### Task statement
Copy the data, starting at the line that contains "By looking at" and ending at the end of the data, and change every "rusted metal surface" to "corroded metal surface", leaving everything else unchanged.
**** Supplied entries
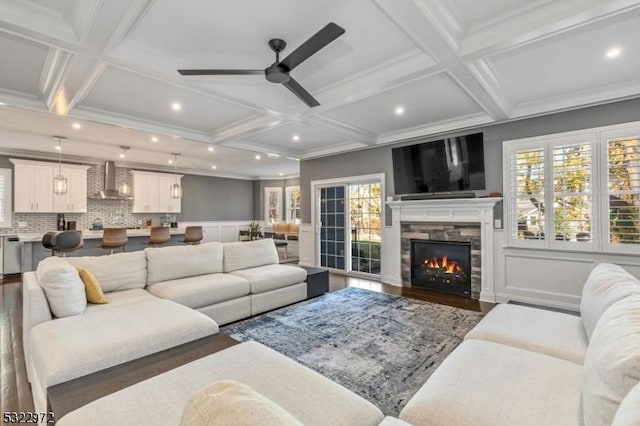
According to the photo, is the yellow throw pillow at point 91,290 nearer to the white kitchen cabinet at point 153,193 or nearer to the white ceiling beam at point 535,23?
the white ceiling beam at point 535,23

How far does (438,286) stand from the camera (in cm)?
506

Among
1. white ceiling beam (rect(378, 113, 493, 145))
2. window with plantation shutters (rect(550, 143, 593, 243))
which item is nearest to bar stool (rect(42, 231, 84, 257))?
white ceiling beam (rect(378, 113, 493, 145))

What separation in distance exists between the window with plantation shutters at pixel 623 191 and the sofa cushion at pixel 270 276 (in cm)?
390

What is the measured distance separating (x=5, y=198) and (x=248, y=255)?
603cm

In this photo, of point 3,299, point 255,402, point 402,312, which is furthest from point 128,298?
point 3,299

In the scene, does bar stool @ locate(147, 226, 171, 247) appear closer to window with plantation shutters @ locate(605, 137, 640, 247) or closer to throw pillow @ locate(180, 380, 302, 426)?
throw pillow @ locate(180, 380, 302, 426)

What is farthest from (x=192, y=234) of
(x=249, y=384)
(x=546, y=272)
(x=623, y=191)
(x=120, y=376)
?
(x=623, y=191)

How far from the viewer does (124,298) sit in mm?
2924

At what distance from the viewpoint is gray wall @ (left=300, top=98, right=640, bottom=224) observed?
3.69m

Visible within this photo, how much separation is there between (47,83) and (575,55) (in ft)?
17.8

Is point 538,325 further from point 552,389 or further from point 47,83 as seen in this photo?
point 47,83

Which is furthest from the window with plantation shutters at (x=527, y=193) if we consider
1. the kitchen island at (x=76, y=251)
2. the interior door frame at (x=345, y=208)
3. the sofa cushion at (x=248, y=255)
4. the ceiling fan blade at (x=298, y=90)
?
the kitchen island at (x=76, y=251)

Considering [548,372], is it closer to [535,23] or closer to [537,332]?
[537,332]

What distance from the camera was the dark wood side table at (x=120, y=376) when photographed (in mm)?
1402
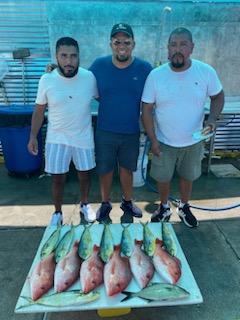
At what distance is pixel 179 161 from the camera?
322cm

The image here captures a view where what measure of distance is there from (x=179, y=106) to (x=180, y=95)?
99 millimetres

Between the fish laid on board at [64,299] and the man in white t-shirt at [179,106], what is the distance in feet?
4.78

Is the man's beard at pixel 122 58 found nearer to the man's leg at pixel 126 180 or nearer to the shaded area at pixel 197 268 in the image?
the man's leg at pixel 126 180

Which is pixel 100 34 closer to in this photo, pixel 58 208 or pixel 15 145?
pixel 15 145

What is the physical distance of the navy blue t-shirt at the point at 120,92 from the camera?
2928mm

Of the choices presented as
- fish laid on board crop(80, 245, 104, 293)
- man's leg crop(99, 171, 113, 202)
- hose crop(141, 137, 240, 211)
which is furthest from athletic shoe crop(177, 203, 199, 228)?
fish laid on board crop(80, 245, 104, 293)

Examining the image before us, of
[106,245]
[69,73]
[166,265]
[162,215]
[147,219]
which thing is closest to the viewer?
[166,265]

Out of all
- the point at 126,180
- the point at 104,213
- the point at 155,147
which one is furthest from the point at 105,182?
the point at 155,147

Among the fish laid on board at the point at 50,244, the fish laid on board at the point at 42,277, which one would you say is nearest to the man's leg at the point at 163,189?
the fish laid on board at the point at 50,244

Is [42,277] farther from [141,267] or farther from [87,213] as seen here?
[87,213]

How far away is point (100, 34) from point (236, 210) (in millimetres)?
2908

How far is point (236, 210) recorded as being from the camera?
377 cm

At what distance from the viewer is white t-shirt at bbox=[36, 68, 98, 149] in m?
2.90

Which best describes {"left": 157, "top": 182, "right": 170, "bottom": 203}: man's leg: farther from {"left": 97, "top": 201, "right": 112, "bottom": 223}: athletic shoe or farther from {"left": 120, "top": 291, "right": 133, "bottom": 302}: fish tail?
{"left": 120, "top": 291, "right": 133, "bottom": 302}: fish tail
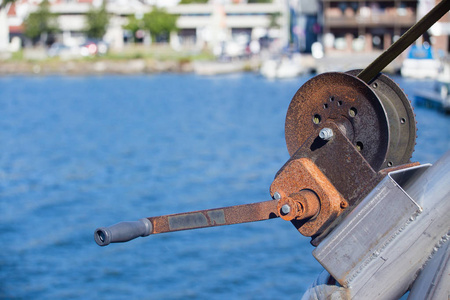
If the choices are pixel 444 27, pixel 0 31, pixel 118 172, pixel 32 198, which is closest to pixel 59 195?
pixel 32 198

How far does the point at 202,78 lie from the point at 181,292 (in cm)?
6844

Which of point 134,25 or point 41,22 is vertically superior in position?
point 41,22

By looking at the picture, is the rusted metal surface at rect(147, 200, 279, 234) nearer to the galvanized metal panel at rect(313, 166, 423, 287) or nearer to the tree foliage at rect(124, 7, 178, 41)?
the galvanized metal panel at rect(313, 166, 423, 287)

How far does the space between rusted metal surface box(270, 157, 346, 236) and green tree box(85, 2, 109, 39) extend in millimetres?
110323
********
### Correct output
By looking at the picture, is the corroded metal surface at rect(147, 200, 279, 234) nearer to the galvanized metal panel at rect(313, 166, 423, 287) or nearer to the tree foliage at rect(124, 7, 178, 41)?
the galvanized metal panel at rect(313, 166, 423, 287)

How far does the space between corroded metal surface box(270, 157, 346, 236) and green tree box(85, 2, 109, 39) extend in millimetres?
110323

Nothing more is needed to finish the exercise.